Así pues, aquella cálida noche de mayo, antes de recibir las noticias, me encontraba sentado en la cama, fumando, incapaz de dormir, pensando en aquellos cuerpos amontonados, en cómo los judíos caían unos sobre otros en Minsk, Zhitomir, Babi Yar, en cientos de lugares.

Marta se despertó.

—¿Algo anda mal, Erik?

—No, querida. Lamento que el humo te haya molestado.

—No duermes bien. Al menos, desde aquel último viaje al Este.

—No me pasa nada. Sólo un poco cansado. Tú eres quien tienes que cuidarte, cariño. Por los niños.

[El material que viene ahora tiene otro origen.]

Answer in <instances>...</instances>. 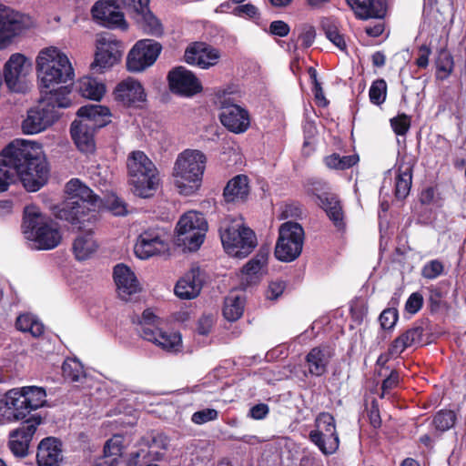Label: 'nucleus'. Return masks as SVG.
<instances>
[{
    "label": "nucleus",
    "mask_w": 466,
    "mask_h": 466,
    "mask_svg": "<svg viewBox=\"0 0 466 466\" xmlns=\"http://www.w3.org/2000/svg\"><path fill=\"white\" fill-rule=\"evenodd\" d=\"M33 143L15 140L0 154V193L8 190L10 185L19 178L29 192L38 191L47 183L49 168Z\"/></svg>",
    "instance_id": "f257e3e1"
},
{
    "label": "nucleus",
    "mask_w": 466,
    "mask_h": 466,
    "mask_svg": "<svg viewBox=\"0 0 466 466\" xmlns=\"http://www.w3.org/2000/svg\"><path fill=\"white\" fill-rule=\"evenodd\" d=\"M66 193L69 196L58 218L69 222L77 228H85L86 223L95 224L98 220V209L102 199L78 178H71L66 184Z\"/></svg>",
    "instance_id": "f03ea898"
},
{
    "label": "nucleus",
    "mask_w": 466,
    "mask_h": 466,
    "mask_svg": "<svg viewBox=\"0 0 466 466\" xmlns=\"http://www.w3.org/2000/svg\"><path fill=\"white\" fill-rule=\"evenodd\" d=\"M66 193L69 196L58 218L69 222L77 228H85L86 223L95 224L98 220V209L102 199L78 178H71L66 184Z\"/></svg>",
    "instance_id": "7ed1b4c3"
},
{
    "label": "nucleus",
    "mask_w": 466,
    "mask_h": 466,
    "mask_svg": "<svg viewBox=\"0 0 466 466\" xmlns=\"http://www.w3.org/2000/svg\"><path fill=\"white\" fill-rule=\"evenodd\" d=\"M40 93L57 91L68 86L69 95L75 79V70L67 56L55 46L42 49L35 60Z\"/></svg>",
    "instance_id": "20e7f679"
},
{
    "label": "nucleus",
    "mask_w": 466,
    "mask_h": 466,
    "mask_svg": "<svg viewBox=\"0 0 466 466\" xmlns=\"http://www.w3.org/2000/svg\"><path fill=\"white\" fill-rule=\"evenodd\" d=\"M45 92L40 93L38 104L27 111L26 118L22 123L25 134L33 135L45 130L60 117L58 109L67 108L72 104L68 86Z\"/></svg>",
    "instance_id": "39448f33"
},
{
    "label": "nucleus",
    "mask_w": 466,
    "mask_h": 466,
    "mask_svg": "<svg viewBox=\"0 0 466 466\" xmlns=\"http://www.w3.org/2000/svg\"><path fill=\"white\" fill-rule=\"evenodd\" d=\"M22 228L25 238L34 241L38 249L50 250L61 243L59 224L50 217L43 215L35 206L25 208Z\"/></svg>",
    "instance_id": "423d86ee"
},
{
    "label": "nucleus",
    "mask_w": 466,
    "mask_h": 466,
    "mask_svg": "<svg viewBox=\"0 0 466 466\" xmlns=\"http://www.w3.org/2000/svg\"><path fill=\"white\" fill-rule=\"evenodd\" d=\"M207 157L197 149H186L178 154L173 167L175 186L184 196L195 194L201 187Z\"/></svg>",
    "instance_id": "0eeeda50"
},
{
    "label": "nucleus",
    "mask_w": 466,
    "mask_h": 466,
    "mask_svg": "<svg viewBox=\"0 0 466 466\" xmlns=\"http://www.w3.org/2000/svg\"><path fill=\"white\" fill-rule=\"evenodd\" d=\"M46 390L42 387L13 389L0 400V411L7 420H24L31 411L46 404Z\"/></svg>",
    "instance_id": "6e6552de"
},
{
    "label": "nucleus",
    "mask_w": 466,
    "mask_h": 466,
    "mask_svg": "<svg viewBox=\"0 0 466 466\" xmlns=\"http://www.w3.org/2000/svg\"><path fill=\"white\" fill-rule=\"evenodd\" d=\"M127 167L132 193L142 198H152L160 181L155 164L143 151L138 150L128 156Z\"/></svg>",
    "instance_id": "1a4fd4ad"
},
{
    "label": "nucleus",
    "mask_w": 466,
    "mask_h": 466,
    "mask_svg": "<svg viewBox=\"0 0 466 466\" xmlns=\"http://www.w3.org/2000/svg\"><path fill=\"white\" fill-rule=\"evenodd\" d=\"M221 243L227 254L233 258H247L257 247L255 232L243 223H225L219 228Z\"/></svg>",
    "instance_id": "9d476101"
},
{
    "label": "nucleus",
    "mask_w": 466,
    "mask_h": 466,
    "mask_svg": "<svg viewBox=\"0 0 466 466\" xmlns=\"http://www.w3.org/2000/svg\"><path fill=\"white\" fill-rule=\"evenodd\" d=\"M208 223L203 214L196 211L185 213L176 227V241L188 251H197L203 244Z\"/></svg>",
    "instance_id": "9b49d317"
},
{
    "label": "nucleus",
    "mask_w": 466,
    "mask_h": 466,
    "mask_svg": "<svg viewBox=\"0 0 466 466\" xmlns=\"http://www.w3.org/2000/svg\"><path fill=\"white\" fill-rule=\"evenodd\" d=\"M305 232L303 227L294 221H287L280 225L276 242L274 255L282 262H292L301 254Z\"/></svg>",
    "instance_id": "f8f14e48"
},
{
    "label": "nucleus",
    "mask_w": 466,
    "mask_h": 466,
    "mask_svg": "<svg viewBox=\"0 0 466 466\" xmlns=\"http://www.w3.org/2000/svg\"><path fill=\"white\" fill-rule=\"evenodd\" d=\"M316 430L310 431L309 441L325 455L336 452L339 446V438L336 429L335 418L329 412H320L315 420Z\"/></svg>",
    "instance_id": "ddd939ff"
},
{
    "label": "nucleus",
    "mask_w": 466,
    "mask_h": 466,
    "mask_svg": "<svg viewBox=\"0 0 466 466\" xmlns=\"http://www.w3.org/2000/svg\"><path fill=\"white\" fill-rule=\"evenodd\" d=\"M162 46L153 39L137 41L127 57V68L129 72H142L151 66L157 59Z\"/></svg>",
    "instance_id": "4468645a"
},
{
    "label": "nucleus",
    "mask_w": 466,
    "mask_h": 466,
    "mask_svg": "<svg viewBox=\"0 0 466 466\" xmlns=\"http://www.w3.org/2000/svg\"><path fill=\"white\" fill-rule=\"evenodd\" d=\"M32 26L29 15L0 5V48Z\"/></svg>",
    "instance_id": "2eb2a0df"
},
{
    "label": "nucleus",
    "mask_w": 466,
    "mask_h": 466,
    "mask_svg": "<svg viewBox=\"0 0 466 466\" xmlns=\"http://www.w3.org/2000/svg\"><path fill=\"white\" fill-rule=\"evenodd\" d=\"M42 417L34 414L25 420L21 425L9 433L8 446L11 452L19 458L28 455L29 446L37 427L42 423Z\"/></svg>",
    "instance_id": "dca6fc26"
},
{
    "label": "nucleus",
    "mask_w": 466,
    "mask_h": 466,
    "mask_svg": "<svg viewBox=\"0 0 466 466\" xmlns=\"http://www.w3.org/2000/svg\"><path fill=\"white\" fill-rule=\"evenodd\" d=\"M170 91L183 97H192L203 91L197 76L184 66L172 68L167 76Z\"/></svg>",
    "instance_id": "f3484780"
},
{
    "label": "nucleus",
    "mask_w": 466,
    "mask_h": 466,
    "mask_svg": "<svg viewBox=\"0 0 466 466\" xmlns=\"http://www.w3.org/2000/svg\"><path fill=\"white\" fill-rule=\"evenodd\" d=\"M122 43L116 39L100 37L97 40L96 52L91 68L101 73L103 69L113 66L122 56Z\"/></svg>",
    "instance_id": "a211bd4d"
},
{
    "label": "nucleus",
    "mask_w": 466,
    "mask_h": 466,
    "mask_svg": "<svg viewBox=\"0 0 466 466\" xmlns=\"http://www.w3.org/2000/svg\"><path fill=\"white\" fill-rule=\"evenodd\" d=\"M113 94L115 100L126 107H142V104L147 100V94L142 84L132 77H127L118 83Z\"/></svg>",
    "instance_id": "6ab92c4d"
},
{
    "label": "nucleus",
    "mask_w": 466,
    "mask_h": 466,
    "mask_svg": "<svg viewBox=\"0 0 466 466\" xmlns=\"http://www.w3.org/2000/svg\"><path fill=\"white\" fill-rule=\"evenodd\" d=\"M168 250V244L154 229L144 230L137 238L134 246L136 256L147 259L153 256L164 254Z\"/></svg>",
    "instance_id": "aec40b11"
},
{
    "label": "nucleus",
    "mask_w": 466,
    "mask_h": 466,
    "mask_svg": "<svg viewBox=\"0 0 466 466\" xmlns=\"http://www.w3.org/2000/svg\"><path fill=\"white\" fill-rule=\"evenodd\" d=\"M117 7L119 6H116L113 0H99L93 5L91 13L94 19L107 28L127 30V24L124 14L116 10Z\"/></svg>",
    "instance_id": "412c9836"
},
{
    "label": "nucleus",
    "mask_w": 466,
    "mask_h": 466,
    "mask_svg": "<svg viewBox=\"0 0 466 466\" xmlns=\"http://www.w3.org/2000/svg\"><path fill=\"white\" fill-rule=\"evenodd\" d=\"M219 56L218 49L204 42H195L187 47L184 59L188 65L208 69L218 63Z\"/></svg>",
    "instance_id": "4be33fe9"
},
{
    "label": "nucleus",
    "mask_w": 466,
    "mask_h": 466,
    "mask_svg": "<svg viewBox=\"0 0 466 466\" xmlns=\"http://www.w3.org/2000/svg\"><path fill=\"white\" fill-rule=\"evenodd\" d=\"M250 195L249 178L239 174L229 179L223 189V200L226 204L242 205L247 203Z\"/></svg>",
    "instance_id": "5701e85b"
},
{
    "label": "nucleus",
    "mask_w": 466,
    "mask_h": 466,
    "mask_svg": "<svg viewBox=\"0 0 466 466\" xmlns=\"http://www.w3.org/2000/svg\"><path fill=\"white\" fill-rule=\"evenodd\" d=\"M359 20L383 19L387 15L388 0H346Z\"/></svg>",
    "instance_id": "b1692460"
},
{
    "label": "nucleus",
    "mask_w": 466,
    "mask_h": 466,
    "mask_svg": "<svg viewBox=\"0 0 466 466\" xmlns=\"http://www.w3.org/2000/svg\"><path fill=\"white\" fill-rule=\"evenodd\" d=\"M113 279L120 298L126 301L129 299L131 295L139 292L141 289L135 273L124 263L116 264L114 267Z\"/></svg>",
    "instance_id": "393cba45"
},
{
    "label": "nucleus",
    "mask_w": 466,
    "mask_h": 466,
    "mask_svg": "<svg viewBox=\"0 0 466 466\" xmlns=\"http://www.w3.org/2000/svg\"><path fill=\"white\" fill-rule=\"evenodd\" d=\"M219 119L226 128L236 134L245 132L250 125L248 112L238 105L223 106Z\"/></svg>",
    "instance_id": "a878e982"
},
{
    "label": "nucleus",
    "mask_w": 466,
    "mask_h": 466,
    "mask_svg": "<svg viewBox=\"0 0 466 466\" xmlns=\"http://www.w3.org/2000/svg\"><path fill=\"white\" fill-rule=\"evenodd\" d=\"M204 283L203 272L198 267L192 268L176 284L175 294L181 299L197 298Z\"/></svg>",
    "instance_id": "bb28decb"
},
{
    "label": "nucleus",
    "mask_w": 466,
    "mask_h": 466,
    "mask_svg": "<svg viewBox=\"0 0 466 466\" xmlns=\"http://www.w3.org/2000/svg\"><path fill=\"white\" fill-rule=\"evenodd\" d=\"M62 441L56 437H46L38 443L36 462L38 466H59L62 460Z\"/></svg>",
    "instance_id": "cd10ccee"
},
{
    "label": "nucleus",
    "mask_w": 466,
    "mask_h": 466,
    "mask_svg": "<svg viewBox=\"0 0 466 466\" xmlns=\"http://www.w3.org/2000/svg\"><path fill=\"white\" fill-rule=\"evenodd\" d=\"M332 352L328 345H319L312 348L305 356L308 371L311 376L321 377L327 370Z\"/></svg>",
    "instance_id": "c85d7f7f"
},
{
    "label": "nucleus",
    "mask_w": 466,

Descansó la cabeza sobre mi pecho. Uno de sus brazos me rodeaba la cintura. Sentí repulsión, pero no me moví.

—No debes ocultarlo, Marta, desde aquel día en la consulta del médico, fíjate hace ya siete años, supe que estabas enferma. Tú siempre has quitado importancia a tu enfermedad y te admiro por ello. Eres más valerosa que tu marido con su uniforme negro y su «Luger».

—¿Cómo puedes decir semejante cosa? ¿Con todos los peligrosos trabajos que has llevado a cabo? ¿Con todas las cosas importantes que has hecho para Heydrich?

Le aparté el brazo y, tras sentarme en el borde de la cama, encendí otro cigarrillo.

—Mucho me temo que la guerra esté perdida, Marta. Tal vez ya se perdió el día en que intervinieron los norteamericanos. Su industria y sus tropas acabarán con nosotros. Suministrarán a los rusos y éstos no tendrán misericordia con nosotros.

—No. No lo creo.

—He oído a los jefazos. Ya hablaban de tratos… de enfrentar a Occidente con los soviéticos. Pero no dará resultado.

—Ganaremos la guerra.

—Piénsalo así, si te sientes mejor, cariño —le aconsejó—. Pero veo lo que está ocurriendo.

—No debes hablar nunca de esta manera, Erik.

Está forjada en acero.

—Escúchame, Marta.

Apagué el cigarrillo y me volví hada ella. Y entonces dejé de hablar.

Hacía una semana había visto a los hombres de Nebe meter a empujones en el camión gasificador a una joven judía. Era rubia, de tez blanca, más bella que mi mujer. Se había negado a desnudarse. Los guardianes le arrancaron la ropa, y luego, dándole puntapiés en las nalgas como si fuera un animal, la obligaron a entrar en el camión letal con porras de goma. Por un instante, vi el rostro de aquella mujer en vez del de Marta.